1. A phased-locked loop device comprising a signal controlled oscillator having an output for generating an output signal, and a phase comparator having one input connected to the output of the oscillator and a second input for receiving an input signal, the output of the phase comparator being connected to the input of the signal controlled oscillator, there being means for disconnecting the phase comparator and the oscillator when the magnitude of the phase difference between the input signal and the output signal is less than a predetermined value.

2. A device according to claim 1, wherein the phase comparator is adapted to generate pulses whose width corresponds to the difference in phase between the input and output signals, and the means for disconnecting the phase comparator and oscillator includes means for detecting the pulse width of those pulses.

3. A phase-locked loop device substantially as herein described with reference to and as illustrated in the accompanying drawings.

4. An apparatus for detecting faults in an electrical machine, comprising: a device according to any one of claims 1 to 3, the input of which is connected to the output of the machine; means for matching amplitude of the output signal of that device with the output of the machine, and for subtracting the output signal of that machine from the sample signal; thereby to generate a signal with the frequency of the output of the oscillator suppressed.

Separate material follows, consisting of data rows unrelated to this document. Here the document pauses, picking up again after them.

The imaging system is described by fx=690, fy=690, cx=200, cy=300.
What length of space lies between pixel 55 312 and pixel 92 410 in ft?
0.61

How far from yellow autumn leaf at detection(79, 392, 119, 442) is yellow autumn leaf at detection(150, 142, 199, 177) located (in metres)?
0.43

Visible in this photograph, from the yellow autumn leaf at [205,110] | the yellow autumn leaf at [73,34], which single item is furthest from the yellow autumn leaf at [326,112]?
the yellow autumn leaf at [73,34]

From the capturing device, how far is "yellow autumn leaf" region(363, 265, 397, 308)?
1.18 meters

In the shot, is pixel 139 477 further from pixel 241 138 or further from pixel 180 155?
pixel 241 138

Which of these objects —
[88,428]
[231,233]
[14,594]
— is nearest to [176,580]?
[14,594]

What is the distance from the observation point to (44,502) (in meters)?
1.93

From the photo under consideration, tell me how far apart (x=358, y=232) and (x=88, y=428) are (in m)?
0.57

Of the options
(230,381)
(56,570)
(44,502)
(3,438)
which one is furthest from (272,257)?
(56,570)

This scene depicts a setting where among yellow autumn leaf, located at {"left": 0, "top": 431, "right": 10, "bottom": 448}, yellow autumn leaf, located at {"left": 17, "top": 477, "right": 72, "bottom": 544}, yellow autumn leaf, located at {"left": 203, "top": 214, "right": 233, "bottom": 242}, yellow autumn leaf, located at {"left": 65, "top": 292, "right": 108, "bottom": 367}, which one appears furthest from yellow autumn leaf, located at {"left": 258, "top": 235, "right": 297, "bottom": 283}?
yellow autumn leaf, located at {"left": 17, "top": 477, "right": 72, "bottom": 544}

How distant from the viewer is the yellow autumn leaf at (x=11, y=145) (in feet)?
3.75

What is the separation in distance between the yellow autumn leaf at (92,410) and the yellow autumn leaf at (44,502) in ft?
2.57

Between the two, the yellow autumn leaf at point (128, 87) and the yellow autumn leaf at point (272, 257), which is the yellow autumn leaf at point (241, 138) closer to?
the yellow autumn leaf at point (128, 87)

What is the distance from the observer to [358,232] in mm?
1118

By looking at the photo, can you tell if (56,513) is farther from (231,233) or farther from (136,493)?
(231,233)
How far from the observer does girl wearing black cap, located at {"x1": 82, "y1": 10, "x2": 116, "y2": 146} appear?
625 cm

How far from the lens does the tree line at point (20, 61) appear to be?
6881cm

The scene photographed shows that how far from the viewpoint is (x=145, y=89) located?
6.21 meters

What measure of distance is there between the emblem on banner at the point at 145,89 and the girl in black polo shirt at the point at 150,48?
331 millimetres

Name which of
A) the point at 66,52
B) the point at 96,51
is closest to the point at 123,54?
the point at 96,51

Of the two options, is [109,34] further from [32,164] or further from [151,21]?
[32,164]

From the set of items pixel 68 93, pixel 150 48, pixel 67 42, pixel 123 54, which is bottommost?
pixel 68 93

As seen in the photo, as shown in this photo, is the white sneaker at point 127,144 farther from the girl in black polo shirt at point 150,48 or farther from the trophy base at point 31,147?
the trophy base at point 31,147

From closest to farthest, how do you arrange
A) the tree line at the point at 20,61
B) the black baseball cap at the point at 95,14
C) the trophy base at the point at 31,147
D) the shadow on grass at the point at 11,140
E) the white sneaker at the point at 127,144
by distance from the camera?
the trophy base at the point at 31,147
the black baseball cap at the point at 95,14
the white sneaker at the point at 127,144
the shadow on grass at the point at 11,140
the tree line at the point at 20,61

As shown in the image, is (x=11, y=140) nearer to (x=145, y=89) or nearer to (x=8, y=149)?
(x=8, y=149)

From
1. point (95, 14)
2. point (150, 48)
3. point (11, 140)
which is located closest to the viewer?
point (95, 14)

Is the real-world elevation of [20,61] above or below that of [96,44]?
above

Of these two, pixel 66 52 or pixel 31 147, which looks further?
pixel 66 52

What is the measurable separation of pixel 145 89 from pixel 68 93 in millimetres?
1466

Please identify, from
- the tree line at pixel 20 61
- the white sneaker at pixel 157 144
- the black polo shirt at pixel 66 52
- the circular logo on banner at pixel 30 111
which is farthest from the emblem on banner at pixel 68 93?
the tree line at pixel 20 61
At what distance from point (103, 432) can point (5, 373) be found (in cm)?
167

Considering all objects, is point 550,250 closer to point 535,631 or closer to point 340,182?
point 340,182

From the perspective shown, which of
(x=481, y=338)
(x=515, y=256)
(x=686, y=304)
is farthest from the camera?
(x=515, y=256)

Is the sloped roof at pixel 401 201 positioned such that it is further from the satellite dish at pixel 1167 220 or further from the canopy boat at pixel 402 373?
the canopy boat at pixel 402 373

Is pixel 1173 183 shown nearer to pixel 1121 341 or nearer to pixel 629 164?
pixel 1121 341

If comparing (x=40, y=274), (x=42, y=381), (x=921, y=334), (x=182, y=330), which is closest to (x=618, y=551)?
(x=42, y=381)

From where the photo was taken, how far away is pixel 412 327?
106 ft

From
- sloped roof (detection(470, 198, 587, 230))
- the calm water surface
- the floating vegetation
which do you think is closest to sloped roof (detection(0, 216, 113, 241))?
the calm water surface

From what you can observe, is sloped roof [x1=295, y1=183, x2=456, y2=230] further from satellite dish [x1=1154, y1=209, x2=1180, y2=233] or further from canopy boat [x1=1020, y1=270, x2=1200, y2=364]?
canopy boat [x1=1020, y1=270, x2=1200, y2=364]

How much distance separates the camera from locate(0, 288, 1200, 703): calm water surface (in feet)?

5. An apparatus according to claim 4, wherein the output of the matching and subtracting means is connected to a spectrum analyser.

6. A method of isolating peaks in a sample signal having a predominant fundamental oscillation, comprising: generating a pure frequency signal from the sample signal, which pure signal has the same phase and frequency as the fundamental oscillation; matching the amplitudes of the pure frequency signal and the fundamental oscillation; and subtracting the amplitude-matched pure frequency signal from the sample signal, thereby to suppress the fundamental oscillation in the sample signal and generate a measurement signal.

7. A method according to claim 6, wherein the pure frequency signal is generated by: generating an output signal from a signal controlled oscillator; supplying the output signal and the sample signal to a phase comparator; detecting the phase difference between the output signal and the sample signal; and modifying the output of the oscillator when the phase difference is greater than a predetermined value, the modified output forming the pure frequency signal.

8. A method of detecting faults in an electrical machine, comprising: isolating pulses in the output of the machine according to the method of claim 6, or claim 7, with the output of the machine corresponding to the sample signal; and analysing the measurement signal to detect faults in the machine.

9. A method of detecting faults in an electrical machine substantially as any one herein described with reference to the accompanying drawings.